Source: American Express
The American Express Hospitality Monitor 2007 was conducted by Loudhouse Research, an independent market research company based in the UK. Fieldwork was carried out during summer 2007. A total of 300 detailed quantitative telephone interviews were conducted with senior level operations contacts across European hotels and restaurants (France, Germany, Italy, Spain and the UK). These five markets are in the world’s top ten tourism destinations by arrivals (European Travel Commission 2007).
Hotels and restaurants had to reach a threshold turnover level in order to qualify for the survey. The annual turnover threshold for hotels was set at €1 million while restaurants had to turn over a minimum of €200,000 per year as well as have a typical spend per head of at least €15. Key differences between hotels and restaurants, and by country are highlighted within the report. Hotels and restaurants are further classified into three groups to reflect their ownership status – independent, single site businesses, independent multiple site businesses and businesses that are part of a corporate group.
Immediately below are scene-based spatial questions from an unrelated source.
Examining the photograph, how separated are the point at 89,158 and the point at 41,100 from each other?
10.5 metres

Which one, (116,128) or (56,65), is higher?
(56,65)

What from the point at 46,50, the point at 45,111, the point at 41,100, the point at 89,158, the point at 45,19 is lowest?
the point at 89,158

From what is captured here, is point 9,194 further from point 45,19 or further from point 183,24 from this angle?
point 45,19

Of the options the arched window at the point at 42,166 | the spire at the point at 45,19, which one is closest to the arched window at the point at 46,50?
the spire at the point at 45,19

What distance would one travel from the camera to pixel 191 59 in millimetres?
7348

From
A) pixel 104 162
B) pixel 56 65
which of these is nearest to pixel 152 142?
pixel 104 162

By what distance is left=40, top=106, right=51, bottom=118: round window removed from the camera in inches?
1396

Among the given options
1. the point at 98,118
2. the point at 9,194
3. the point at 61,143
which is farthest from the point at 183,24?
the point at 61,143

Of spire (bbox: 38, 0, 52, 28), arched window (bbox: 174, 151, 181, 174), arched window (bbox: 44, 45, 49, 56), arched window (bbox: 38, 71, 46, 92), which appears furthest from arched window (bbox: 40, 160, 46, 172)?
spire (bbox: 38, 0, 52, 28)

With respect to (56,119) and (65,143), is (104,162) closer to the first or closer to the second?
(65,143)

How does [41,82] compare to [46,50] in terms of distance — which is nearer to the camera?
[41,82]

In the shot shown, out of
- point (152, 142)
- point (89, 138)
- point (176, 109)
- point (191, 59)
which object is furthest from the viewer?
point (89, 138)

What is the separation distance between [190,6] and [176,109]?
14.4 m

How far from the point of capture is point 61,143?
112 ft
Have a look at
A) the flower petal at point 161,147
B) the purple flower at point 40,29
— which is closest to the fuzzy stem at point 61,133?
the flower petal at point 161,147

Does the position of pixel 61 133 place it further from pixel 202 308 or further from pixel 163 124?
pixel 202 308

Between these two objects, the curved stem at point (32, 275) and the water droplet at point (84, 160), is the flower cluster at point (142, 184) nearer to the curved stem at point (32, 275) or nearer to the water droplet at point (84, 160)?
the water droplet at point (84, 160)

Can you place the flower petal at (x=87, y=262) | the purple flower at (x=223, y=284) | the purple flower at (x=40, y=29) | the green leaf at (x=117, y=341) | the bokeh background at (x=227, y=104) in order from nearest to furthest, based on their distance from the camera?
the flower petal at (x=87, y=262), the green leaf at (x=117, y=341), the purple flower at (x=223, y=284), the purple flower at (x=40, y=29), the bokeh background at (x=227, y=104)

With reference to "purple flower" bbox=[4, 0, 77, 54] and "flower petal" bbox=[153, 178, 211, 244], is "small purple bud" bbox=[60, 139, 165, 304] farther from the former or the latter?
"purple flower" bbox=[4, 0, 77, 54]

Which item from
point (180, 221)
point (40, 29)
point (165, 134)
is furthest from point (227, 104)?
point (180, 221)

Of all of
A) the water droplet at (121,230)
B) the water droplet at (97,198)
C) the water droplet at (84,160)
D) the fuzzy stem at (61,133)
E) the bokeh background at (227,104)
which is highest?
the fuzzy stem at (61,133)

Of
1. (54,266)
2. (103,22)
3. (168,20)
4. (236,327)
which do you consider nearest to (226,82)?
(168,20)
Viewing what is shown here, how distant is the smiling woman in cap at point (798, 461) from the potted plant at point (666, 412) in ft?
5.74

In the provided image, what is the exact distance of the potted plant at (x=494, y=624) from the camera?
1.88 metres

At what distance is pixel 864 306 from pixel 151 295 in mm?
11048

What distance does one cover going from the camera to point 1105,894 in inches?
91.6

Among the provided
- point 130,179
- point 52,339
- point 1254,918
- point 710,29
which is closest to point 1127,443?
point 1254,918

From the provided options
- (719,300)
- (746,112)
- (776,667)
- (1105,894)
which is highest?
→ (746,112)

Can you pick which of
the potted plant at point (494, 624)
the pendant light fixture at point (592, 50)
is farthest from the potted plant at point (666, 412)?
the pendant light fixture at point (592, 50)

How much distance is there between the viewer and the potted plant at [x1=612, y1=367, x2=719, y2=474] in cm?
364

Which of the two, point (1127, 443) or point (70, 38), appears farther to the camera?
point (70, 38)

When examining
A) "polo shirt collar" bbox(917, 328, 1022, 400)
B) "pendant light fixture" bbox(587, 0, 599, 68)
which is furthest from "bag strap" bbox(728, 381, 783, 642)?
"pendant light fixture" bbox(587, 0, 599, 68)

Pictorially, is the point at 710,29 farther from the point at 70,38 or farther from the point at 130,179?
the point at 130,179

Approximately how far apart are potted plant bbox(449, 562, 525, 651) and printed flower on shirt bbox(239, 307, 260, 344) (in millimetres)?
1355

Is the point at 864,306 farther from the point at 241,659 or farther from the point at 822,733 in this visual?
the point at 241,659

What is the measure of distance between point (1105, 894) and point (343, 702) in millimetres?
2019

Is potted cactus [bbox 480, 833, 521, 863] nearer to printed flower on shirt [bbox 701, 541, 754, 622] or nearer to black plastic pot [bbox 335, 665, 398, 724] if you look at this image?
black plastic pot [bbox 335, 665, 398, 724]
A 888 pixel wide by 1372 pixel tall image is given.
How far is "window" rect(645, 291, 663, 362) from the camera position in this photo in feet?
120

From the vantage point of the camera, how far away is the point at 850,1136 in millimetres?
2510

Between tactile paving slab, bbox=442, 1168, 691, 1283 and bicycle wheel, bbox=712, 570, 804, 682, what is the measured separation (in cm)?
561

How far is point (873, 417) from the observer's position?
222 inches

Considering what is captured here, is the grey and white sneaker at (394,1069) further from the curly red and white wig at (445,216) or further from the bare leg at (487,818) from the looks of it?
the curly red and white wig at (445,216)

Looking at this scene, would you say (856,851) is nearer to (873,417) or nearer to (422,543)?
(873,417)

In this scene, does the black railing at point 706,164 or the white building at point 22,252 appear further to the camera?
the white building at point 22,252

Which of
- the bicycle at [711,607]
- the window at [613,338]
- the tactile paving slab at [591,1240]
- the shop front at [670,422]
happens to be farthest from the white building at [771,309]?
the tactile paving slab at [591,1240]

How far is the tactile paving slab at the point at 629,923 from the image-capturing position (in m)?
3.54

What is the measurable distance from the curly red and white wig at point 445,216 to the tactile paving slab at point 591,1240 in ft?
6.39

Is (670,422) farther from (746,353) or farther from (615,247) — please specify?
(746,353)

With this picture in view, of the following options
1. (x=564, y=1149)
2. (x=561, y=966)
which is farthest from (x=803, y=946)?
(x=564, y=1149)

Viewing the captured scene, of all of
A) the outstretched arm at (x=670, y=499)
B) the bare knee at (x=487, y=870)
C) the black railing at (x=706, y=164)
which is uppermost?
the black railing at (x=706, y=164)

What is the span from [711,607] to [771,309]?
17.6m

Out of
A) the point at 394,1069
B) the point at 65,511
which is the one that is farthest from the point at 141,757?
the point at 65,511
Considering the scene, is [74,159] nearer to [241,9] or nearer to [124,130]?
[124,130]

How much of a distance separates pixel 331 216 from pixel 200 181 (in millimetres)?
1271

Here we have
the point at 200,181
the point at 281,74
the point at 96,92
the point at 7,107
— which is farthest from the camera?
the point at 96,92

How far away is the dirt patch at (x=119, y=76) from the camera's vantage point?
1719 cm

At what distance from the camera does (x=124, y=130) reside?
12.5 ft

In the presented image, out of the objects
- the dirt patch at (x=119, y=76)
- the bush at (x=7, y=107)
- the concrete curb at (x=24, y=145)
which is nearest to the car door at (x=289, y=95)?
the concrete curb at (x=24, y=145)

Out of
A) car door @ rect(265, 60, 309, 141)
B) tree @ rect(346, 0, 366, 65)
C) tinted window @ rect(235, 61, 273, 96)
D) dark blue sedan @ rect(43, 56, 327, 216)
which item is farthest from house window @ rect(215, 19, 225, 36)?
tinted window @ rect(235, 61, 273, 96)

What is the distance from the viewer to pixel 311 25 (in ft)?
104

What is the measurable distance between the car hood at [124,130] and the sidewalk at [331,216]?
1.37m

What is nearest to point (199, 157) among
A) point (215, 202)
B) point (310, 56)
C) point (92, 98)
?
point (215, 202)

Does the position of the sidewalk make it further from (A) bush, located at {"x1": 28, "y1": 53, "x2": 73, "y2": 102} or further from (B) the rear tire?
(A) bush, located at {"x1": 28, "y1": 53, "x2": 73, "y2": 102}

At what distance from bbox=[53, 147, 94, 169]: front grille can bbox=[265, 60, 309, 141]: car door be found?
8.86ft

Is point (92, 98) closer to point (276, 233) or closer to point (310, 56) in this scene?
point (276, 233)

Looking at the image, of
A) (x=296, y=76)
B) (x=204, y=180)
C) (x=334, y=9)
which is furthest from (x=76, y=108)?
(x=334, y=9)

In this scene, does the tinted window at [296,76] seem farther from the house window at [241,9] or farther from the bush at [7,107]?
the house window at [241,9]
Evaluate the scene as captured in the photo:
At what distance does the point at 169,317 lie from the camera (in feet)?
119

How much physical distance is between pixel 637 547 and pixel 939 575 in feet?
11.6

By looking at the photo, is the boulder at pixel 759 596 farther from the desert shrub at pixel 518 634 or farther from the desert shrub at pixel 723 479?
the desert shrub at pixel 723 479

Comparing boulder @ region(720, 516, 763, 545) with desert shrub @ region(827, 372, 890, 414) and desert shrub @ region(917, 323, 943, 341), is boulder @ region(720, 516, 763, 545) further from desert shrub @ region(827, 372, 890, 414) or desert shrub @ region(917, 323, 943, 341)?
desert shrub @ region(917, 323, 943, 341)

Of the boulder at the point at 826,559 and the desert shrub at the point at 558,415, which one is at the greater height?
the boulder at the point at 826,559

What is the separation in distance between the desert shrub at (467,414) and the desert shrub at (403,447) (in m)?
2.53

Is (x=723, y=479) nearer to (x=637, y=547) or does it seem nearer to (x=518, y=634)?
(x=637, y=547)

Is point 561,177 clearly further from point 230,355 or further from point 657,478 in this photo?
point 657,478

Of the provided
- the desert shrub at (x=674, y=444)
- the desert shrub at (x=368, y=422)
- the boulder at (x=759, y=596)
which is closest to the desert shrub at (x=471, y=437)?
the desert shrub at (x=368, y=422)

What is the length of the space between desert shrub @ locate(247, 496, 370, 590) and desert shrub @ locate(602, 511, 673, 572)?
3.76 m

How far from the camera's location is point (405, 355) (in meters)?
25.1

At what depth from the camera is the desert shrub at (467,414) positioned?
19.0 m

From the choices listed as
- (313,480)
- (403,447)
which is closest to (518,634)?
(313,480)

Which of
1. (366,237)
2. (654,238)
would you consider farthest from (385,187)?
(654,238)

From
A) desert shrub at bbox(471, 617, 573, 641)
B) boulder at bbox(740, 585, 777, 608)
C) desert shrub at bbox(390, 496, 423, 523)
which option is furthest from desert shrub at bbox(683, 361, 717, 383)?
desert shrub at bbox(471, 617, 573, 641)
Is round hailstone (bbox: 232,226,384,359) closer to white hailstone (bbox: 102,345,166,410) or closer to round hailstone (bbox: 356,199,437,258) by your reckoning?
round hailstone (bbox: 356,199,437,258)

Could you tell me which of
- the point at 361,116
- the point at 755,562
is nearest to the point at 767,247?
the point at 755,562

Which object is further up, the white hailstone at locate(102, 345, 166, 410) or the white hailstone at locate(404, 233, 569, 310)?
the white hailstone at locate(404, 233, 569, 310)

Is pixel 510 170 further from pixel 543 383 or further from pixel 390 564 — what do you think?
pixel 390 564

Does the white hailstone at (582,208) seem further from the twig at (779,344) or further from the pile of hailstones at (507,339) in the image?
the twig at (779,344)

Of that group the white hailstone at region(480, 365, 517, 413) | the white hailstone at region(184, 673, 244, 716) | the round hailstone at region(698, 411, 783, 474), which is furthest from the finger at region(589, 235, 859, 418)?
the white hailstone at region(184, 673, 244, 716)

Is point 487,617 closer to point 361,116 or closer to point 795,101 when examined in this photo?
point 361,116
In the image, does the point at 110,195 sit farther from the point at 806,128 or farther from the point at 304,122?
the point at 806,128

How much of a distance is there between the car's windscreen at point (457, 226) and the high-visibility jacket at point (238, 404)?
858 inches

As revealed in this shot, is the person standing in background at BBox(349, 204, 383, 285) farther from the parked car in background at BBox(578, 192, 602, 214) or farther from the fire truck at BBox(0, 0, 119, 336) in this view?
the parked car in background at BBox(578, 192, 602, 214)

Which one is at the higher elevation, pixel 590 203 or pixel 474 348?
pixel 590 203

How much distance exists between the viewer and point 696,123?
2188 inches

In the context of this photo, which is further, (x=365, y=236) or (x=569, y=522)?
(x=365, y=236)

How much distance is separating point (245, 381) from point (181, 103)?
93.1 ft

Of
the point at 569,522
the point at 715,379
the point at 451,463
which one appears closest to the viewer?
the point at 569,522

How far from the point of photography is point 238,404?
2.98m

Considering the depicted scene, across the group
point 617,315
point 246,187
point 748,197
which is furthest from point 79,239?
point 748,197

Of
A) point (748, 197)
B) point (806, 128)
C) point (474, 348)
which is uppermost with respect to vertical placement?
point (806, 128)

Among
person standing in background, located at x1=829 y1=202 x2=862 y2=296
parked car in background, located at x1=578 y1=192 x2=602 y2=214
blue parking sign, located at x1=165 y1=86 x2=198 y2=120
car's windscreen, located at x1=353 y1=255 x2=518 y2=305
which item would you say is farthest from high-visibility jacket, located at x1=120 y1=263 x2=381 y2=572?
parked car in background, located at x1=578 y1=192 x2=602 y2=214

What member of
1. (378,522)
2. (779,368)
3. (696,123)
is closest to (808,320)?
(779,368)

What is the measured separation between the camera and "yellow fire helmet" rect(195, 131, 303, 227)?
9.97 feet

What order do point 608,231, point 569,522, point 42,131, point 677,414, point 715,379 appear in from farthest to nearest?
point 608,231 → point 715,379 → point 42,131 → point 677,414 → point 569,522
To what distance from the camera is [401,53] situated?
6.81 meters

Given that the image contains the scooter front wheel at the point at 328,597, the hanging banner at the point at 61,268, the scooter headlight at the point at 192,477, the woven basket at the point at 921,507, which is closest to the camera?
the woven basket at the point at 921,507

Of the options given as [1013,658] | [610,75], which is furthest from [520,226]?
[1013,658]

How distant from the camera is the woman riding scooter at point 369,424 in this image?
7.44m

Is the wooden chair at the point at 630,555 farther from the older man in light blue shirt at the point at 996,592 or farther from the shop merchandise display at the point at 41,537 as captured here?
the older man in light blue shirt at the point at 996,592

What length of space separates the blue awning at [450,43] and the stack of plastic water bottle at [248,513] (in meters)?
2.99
Restaurants are classified into three groups based on spend - €15 to €35 (labelled “family casual”), €35 to €65 (labelled “mid market”) and €65+ (labelled “fine dining”).
The American Express Hospitality Monitor 2007 provides operations management with a snapshot of the business outlook of other mid- to high-end European hospitality businesses and a meaningful insight into how hotels and restaurants are responding to the myriad pressures they face today.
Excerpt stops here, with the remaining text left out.